PROBLEM DESCRIPTION:
Reproduce the full mailing-list message about the parallel pg_restore patch word for word.
---- PASSAGE
Rebased and attached new patch. Should I add it to July's commitfest?
On Fri, 4 Apr 2025, Dimitrios Apostolou wrote:
> Hello list,
>
> based on the delays I experienced in pg_restore, as described at:
>
> https://www.postgresql.org/message-id/flat/6bd16bdb-aa5e-0512-739d-b84100596035@gmx.net
>
> I noticed that the seeking-reading behaviour was manifested by every one of
> the pg_restore worker processes, in parallel, making the situation even
> worse. With this patch I moved this phase to the parent process before
> fork(), so that the children have the necessary information from birth.
>
> Copying the commit message:
>
> A pg_dump custom format archive without offsets in the table of
> contents, is usually generated when pg_dump writes to stdout instead of
> a file. When doing parallel pg_restore (-j) from such a file, every
> worker process was scanning the full archive sequentially, in order to
> build the offset table and find the parts assigned to restore. This led
> to the worker processes competing for I/O.
--------
---- RECORD EXCERPTS
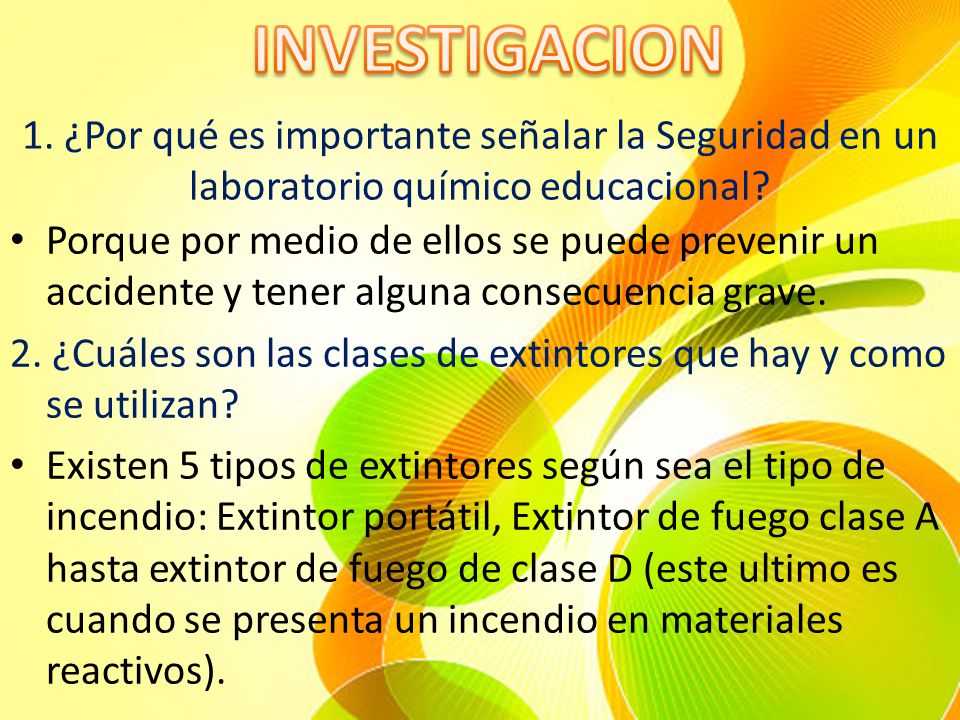 INVESTIGACION

1. ¿Por qué es importante señalar la Seguridad en un laboratorio químico educacional?

• Porque por medio de ellos se puede prevenir un accidente y tener alguna consecuencia grave.

2. ¿Cuáles son las clases de extintores que hay y como se utilizan?

• Existen 5 tipos de extintores según sea el tipo de incendio: Extintor portátil, Extintor de fuego clase A hasta extintor de fuego de clase D (este ultimo es cuando se presenta un incendio en materiales reactivos).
--------
WRITTEN ANSWER:
Rebased and attached new patch. Should I add it to July's commitfest?
On Fri, 4 Apr 2025, Dimitrios Apostolou wrote:
> Hello list,
>
> based on the delays I experienced in pg_restore, as described at:
>
> https://www.postgresql.org/message-id/flat/6bd16bdb-aa5e-0512-739d-b84100596035@gmx.net
>
> I noticed that the seeking-reading behaviour was manifested by every one of
> the pg_restore worker processes, in parallel, making the situation even
> worse. With this patch I moved this phase to the parent process before
> fork(), so that the children have the necessary information from birth.
>
> Copying the commit message:
>
> A pg_dump custom format archive without offsets in the table of
> contents, is usually generated when pg_dump writes to stdout instead of
> a file. When doing parallel pg_restore (-j) from such a file, every
> worker process was scanning the full archive sequentially, in order to
> build the offset table and find the parts assigned to restore. This led
> to the worker processes competing for I/O.